Is it possible to also cover the effects from the capacitance in my
Y parameters....or is the assumed equivalent circuit invalid.

elektr0

electr0,

The answer is yes. But first you need decide what type of model you wish to use. For a two port device, either a "pi" topology or a "T" topology is common. From your post it sounds like you are making a "pi" model. For either model, you will need to fill all branches, otherwise you can make a circuit whose Y or Z parameters do not exist or are not invertible.

Now define the following
C10 is the capacitance between port 1 and ground
C20 is the capacitance between port 2 and ground
Y_pi is 1/(R + j*w*L), the admittance between port 1 and port 2

The Y parameters for this circuit are
Y11 = Y_pi + j*w*C10
Y12 = Y21 = -Y_pi
Y22 = Y_pi + j*w*C20

Hope this helps,

-Wiley

Hallo Wiley,
thanks for your answer.

I do not use a PI equivalent circuit.
Lets think of a bonwire, which is mainly an inductance.
I use an RL equivalent circuit as underlying topology.
Measured Z parameters are mapped to R and L.
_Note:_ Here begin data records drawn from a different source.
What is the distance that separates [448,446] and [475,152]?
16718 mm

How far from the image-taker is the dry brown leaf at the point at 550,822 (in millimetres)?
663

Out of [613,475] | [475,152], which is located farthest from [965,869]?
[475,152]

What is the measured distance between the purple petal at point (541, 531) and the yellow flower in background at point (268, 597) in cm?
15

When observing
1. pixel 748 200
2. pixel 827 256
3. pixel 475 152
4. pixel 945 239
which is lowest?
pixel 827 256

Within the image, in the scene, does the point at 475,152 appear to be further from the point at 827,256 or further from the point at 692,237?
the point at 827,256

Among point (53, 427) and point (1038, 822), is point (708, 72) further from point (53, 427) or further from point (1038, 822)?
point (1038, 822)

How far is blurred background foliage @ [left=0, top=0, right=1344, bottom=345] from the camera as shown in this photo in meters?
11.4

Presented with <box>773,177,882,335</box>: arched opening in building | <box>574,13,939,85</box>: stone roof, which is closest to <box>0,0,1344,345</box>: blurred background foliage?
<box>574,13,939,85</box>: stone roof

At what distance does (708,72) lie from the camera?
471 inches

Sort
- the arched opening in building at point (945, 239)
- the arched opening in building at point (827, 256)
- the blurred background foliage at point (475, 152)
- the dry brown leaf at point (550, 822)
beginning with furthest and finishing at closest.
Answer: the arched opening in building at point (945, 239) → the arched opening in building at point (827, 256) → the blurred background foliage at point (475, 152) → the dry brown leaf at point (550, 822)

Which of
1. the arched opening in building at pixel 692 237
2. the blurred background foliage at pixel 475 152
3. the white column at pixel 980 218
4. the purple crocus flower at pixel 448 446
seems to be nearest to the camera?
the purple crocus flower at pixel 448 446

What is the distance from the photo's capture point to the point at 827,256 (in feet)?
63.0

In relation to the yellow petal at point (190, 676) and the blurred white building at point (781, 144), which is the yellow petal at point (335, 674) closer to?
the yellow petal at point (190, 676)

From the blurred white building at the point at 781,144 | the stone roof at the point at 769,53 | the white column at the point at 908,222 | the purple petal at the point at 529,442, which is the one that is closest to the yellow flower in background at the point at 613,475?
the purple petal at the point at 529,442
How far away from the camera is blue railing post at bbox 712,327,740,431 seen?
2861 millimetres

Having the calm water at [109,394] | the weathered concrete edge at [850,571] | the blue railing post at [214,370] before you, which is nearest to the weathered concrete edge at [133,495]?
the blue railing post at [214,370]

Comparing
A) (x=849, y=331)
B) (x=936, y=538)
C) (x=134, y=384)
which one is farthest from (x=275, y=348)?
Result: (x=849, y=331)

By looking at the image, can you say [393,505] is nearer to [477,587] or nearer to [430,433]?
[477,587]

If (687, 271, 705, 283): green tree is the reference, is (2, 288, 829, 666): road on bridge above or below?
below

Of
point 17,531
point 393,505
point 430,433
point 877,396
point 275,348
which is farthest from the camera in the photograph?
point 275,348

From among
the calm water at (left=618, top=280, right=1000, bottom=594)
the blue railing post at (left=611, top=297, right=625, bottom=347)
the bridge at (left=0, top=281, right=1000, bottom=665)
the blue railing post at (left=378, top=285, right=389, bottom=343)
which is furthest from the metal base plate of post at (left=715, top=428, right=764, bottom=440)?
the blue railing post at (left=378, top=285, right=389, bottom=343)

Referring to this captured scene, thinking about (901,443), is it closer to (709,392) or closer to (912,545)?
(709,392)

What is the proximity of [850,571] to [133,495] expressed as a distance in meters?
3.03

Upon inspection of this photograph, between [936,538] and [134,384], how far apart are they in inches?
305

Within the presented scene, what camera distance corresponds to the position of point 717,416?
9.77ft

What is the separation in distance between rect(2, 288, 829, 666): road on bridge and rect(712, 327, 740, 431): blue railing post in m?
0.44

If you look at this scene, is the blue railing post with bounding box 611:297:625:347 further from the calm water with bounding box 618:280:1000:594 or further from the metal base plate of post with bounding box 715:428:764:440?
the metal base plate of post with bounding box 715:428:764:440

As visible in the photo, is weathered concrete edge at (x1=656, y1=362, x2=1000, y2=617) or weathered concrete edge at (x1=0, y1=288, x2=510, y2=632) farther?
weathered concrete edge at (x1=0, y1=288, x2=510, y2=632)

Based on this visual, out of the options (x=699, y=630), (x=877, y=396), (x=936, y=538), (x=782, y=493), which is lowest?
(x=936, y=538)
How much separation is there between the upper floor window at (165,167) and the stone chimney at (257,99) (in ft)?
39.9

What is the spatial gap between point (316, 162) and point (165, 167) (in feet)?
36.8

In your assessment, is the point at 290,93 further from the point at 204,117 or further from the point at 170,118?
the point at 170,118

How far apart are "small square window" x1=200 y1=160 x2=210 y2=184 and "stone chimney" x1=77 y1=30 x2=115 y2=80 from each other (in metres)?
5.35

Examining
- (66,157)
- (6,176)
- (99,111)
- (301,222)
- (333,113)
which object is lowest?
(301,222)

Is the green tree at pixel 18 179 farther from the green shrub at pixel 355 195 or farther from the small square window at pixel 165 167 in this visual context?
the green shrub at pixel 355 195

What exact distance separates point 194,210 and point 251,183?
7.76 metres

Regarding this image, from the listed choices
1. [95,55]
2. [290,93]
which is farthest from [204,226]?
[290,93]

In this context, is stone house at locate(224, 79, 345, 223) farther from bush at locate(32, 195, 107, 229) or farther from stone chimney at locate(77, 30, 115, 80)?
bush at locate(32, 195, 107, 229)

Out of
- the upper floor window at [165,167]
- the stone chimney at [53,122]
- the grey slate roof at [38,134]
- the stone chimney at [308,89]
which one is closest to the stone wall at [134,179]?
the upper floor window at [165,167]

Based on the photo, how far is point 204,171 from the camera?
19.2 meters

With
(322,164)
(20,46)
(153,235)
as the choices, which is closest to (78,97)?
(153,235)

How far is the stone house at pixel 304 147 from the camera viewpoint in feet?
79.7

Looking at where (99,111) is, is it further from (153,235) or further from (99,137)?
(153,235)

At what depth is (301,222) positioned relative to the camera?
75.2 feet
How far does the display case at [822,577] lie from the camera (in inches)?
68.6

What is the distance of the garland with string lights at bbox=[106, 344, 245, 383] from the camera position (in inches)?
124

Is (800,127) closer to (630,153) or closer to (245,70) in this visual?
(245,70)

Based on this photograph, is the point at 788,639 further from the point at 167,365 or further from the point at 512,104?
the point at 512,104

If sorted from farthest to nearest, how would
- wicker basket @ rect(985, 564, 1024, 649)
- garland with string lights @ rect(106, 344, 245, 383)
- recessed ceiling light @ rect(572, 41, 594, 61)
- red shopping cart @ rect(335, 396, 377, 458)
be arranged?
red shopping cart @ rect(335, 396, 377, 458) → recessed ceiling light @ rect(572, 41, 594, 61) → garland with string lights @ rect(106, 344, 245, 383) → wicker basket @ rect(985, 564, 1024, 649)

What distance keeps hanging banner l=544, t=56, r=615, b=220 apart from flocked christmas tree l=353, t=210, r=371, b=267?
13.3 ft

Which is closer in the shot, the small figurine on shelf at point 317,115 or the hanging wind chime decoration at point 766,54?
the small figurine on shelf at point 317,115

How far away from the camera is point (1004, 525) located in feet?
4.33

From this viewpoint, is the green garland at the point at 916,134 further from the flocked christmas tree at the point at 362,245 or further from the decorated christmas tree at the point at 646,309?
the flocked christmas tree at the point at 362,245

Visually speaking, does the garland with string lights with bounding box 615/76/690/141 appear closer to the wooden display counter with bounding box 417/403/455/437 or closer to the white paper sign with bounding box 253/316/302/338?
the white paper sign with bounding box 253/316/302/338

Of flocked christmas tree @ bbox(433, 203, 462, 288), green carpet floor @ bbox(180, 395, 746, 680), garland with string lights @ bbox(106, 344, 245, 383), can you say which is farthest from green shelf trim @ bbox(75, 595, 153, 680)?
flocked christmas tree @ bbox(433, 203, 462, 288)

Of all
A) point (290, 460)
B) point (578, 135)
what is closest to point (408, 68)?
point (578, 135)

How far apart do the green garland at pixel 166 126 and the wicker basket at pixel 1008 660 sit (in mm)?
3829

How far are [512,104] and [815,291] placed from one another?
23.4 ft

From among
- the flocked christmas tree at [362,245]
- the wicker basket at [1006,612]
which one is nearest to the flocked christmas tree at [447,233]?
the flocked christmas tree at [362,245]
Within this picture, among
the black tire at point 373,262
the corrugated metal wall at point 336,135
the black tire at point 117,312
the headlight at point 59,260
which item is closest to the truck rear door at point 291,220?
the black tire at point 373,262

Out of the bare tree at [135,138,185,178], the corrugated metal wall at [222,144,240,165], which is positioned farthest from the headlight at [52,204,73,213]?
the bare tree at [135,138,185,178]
Of course these R,L values are not frequency independent, because the wire
needs a more complex equivalent circuit.
I see resonance phenomena of R and L.
I dont know if the influence from the capacitance from wire to GND is
included in this frequency dependent R L equivalent parameters.
The ocurring resonance frequency should be a measure for the
ignored capacitance.
BUT IS IT POSSIBLE THAT DEVICE BEHAVIOR IS LOST, IF WE MAP MEASURED DATA TO TOO SIMPLE EQUIVALENT TOPOLOGIES.

Your answer is YES ?

greets elektr0

Greetings, Electr0,

I am confused here. For Z parameters to exist, you some connection to ground. Recall the defintion of Z parameters: Z_ij = Vi/Ij with port i connected to an open circuit. Without some connection to ground Ij will be zero, and the Z parameters are undefined.

Are you actually mapping Z12 to R + j*w*L? If this is the case, you should map to either a "pi" or "T" model. The connection to ground for a bond wire will be a capacitance.


Frequency independent R and L should not have a resonant behaviour. The resonance you are seeing is caused by the capacitance to ground, as you surmised. If you are ignoring the capacitance in your model, then R and L will have to vary with frequency to compensate.

If you are using Z parameters, I would define each of the top branches of the "T" model as (R/2 + j*w*L/2) and the connection to ground as 1/(j*w*C). I typically use Y parameters and map to a "pi" model. I think the algebra is significantly easier. For the "pi" model, each connection to ground has half the capacitance (or C10 = C20 = C/2).


If you want frequency independent values of RLGC, then yes. A very definite yes. For example, if you map a spiral inductor to a simple RL model, you won't capture the Q. It's the parasitic capacitance that reduces the Q at high frequencies.

Hope this helps,
-Wiley

Hallo Wiley,

ok. I did not distinguish Z and Y parameters. Yes, i am working with Y parameters.
I agree with all your statements.
The answer to my question is therefore, we do not loose information if we map
the bondwire behavior to an RL equivalent circuit, because the frquency dependency of R and L does also cover the capactiance influence.

I will have a closer look on PI and T circuits for the next extraction.
May be I will contact you again on this topic.

greets elektr0